Side door, Chartres
Most doors, even the most massive and impregnable doors, can be opened with a key that fits into a child's hand.
Routine bedtime stories are the key to creating successful and lifelong readers.
According to the leading study Becoming a Nation of Readers (Anderson et al. 1985), reading aloud is recognized as “the single most important activity for building the knowledge required for eventual success in reading.”
Reading aloud to children prepares them for reading success in the following ways:
- Reading, by definition, is "meaningful interaction with text." When parents read aloud to children, they offer children the opportunity to clarify meaning of the plot, to discuss illustrations, to qualify new vocabulary, and, most importantly, to enjoy the process together.
- Children develop strong positive emotional ties with books. They associate feelings of comfort and worthiness in the time parents spend in reading to them. They also develop a sense of empathy with characters in stories.
- When parents read text aloud, they model reading fluency.
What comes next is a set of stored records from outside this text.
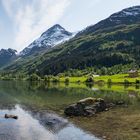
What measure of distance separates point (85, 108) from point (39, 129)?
20.6 m

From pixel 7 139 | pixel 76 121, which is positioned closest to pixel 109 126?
pixel 76 121

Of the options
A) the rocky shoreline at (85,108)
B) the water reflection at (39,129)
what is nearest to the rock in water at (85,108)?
the rocky shoreline at (85,108)

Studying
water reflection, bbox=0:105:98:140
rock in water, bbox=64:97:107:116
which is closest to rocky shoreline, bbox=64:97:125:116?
rock in water, bbox=64:97:107:116

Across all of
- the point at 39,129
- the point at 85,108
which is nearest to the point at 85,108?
the point at 85,108

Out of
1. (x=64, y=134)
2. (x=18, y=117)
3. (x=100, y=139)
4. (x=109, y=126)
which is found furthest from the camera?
(x=18, y=117)

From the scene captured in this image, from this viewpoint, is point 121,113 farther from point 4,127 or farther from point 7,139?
point 7,139

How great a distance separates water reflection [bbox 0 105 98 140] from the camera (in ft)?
170

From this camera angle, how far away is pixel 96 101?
82.9m

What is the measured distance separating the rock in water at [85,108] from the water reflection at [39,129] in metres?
4.43

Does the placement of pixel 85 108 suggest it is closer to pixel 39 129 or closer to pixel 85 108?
pixel 85 108

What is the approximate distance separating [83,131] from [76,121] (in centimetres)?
1114

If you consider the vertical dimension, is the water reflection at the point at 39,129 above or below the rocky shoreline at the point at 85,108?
below

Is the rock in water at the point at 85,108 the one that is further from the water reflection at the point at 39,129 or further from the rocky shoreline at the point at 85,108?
the water reflection at the point at 39,129

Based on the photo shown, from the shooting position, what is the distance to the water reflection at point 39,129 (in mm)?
51938
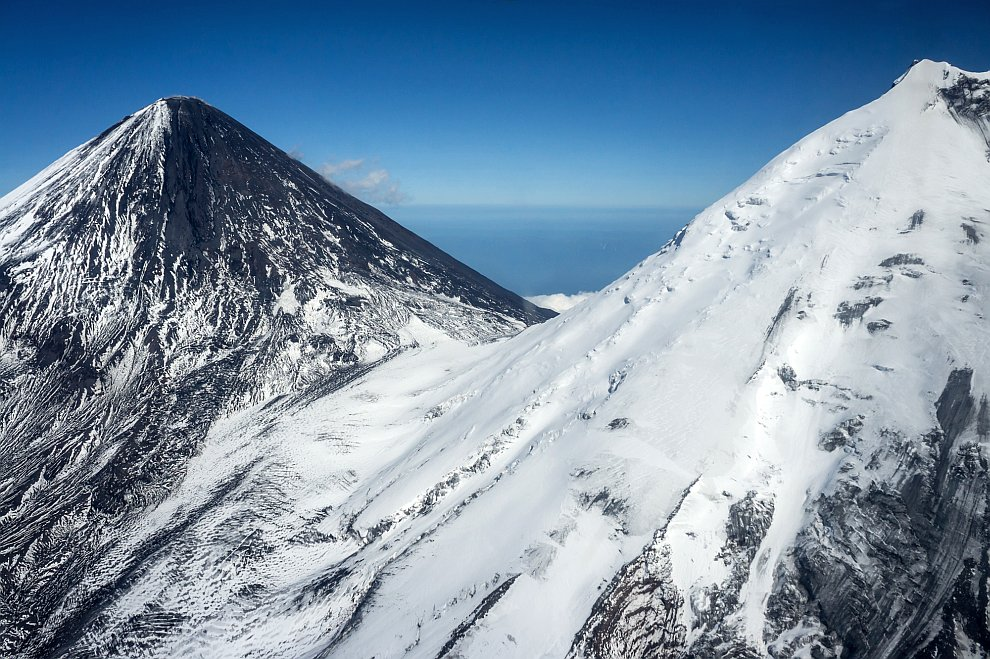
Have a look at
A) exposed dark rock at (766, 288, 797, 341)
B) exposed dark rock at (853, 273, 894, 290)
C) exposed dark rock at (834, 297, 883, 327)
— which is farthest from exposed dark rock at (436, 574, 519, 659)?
exposed dark rock at (853, 273, 894, 290)

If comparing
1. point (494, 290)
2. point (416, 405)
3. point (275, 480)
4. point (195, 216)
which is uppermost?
point (195, 216)

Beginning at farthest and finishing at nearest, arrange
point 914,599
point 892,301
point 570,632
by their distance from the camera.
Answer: point 892,301 < point 570,632 < point 914,599

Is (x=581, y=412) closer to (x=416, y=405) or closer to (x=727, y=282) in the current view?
(x=727, y=282)

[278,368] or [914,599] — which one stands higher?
[278,368]

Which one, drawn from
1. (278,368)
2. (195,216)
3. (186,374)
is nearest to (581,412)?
(278,368)

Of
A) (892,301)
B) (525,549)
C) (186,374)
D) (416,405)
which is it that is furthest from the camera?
(186,374)

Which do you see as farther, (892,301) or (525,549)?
(892,301)

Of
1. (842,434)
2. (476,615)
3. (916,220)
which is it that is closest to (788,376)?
(842,434)

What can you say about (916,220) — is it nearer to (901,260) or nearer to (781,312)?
(901,260)
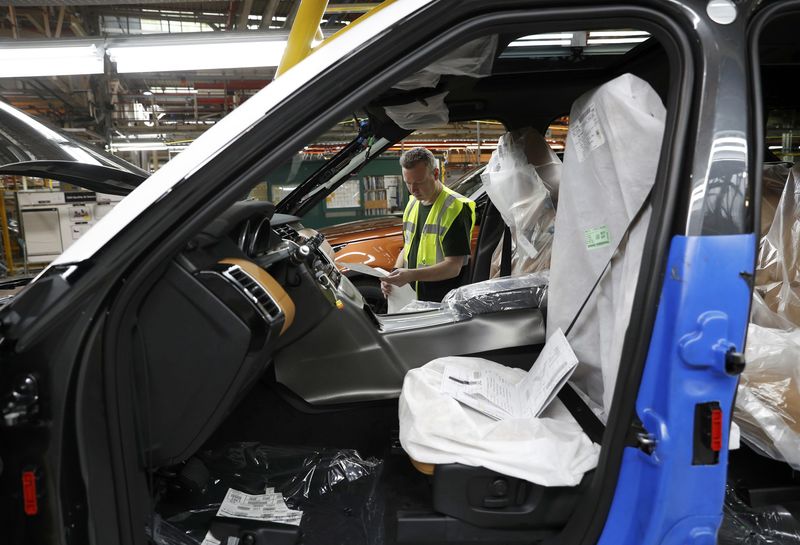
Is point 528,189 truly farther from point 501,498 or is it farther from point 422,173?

Children gain the ability to read smoothly and in a conversational manner.
- Vocabulary development is a key component to reading success. Children encounter far more new vocabulary words in print than they do in conversation (so do adults, of course). A study by Hayes and Athens (1988) claims that when adults talk with other adults, they use about 17 rare words* for every 1,000 words. When an adult talks to a ten-year old child, they will use approximately 11 rare words for every 1,000. In contrast, children’s books use 30 rare words for every 1,000; almost twice as many rare words as an adult conversation. (*Rare words are words that are outside our basic 10,000 word conversational vocabulary.
- Children develop better listening skills, especially if the topic or title has been selected by the child. When selecting books to read aloud, parents can further increase the child's reading ability and knowledge base if they provide informational text (non-fiction) as well as fiction on a topic that interests the child.
If I could give one gift to every new parent, it would be for them to realize the vast importance of a seemingly simple task....to give their children the key to lifelong reading success....A Bedtime Story.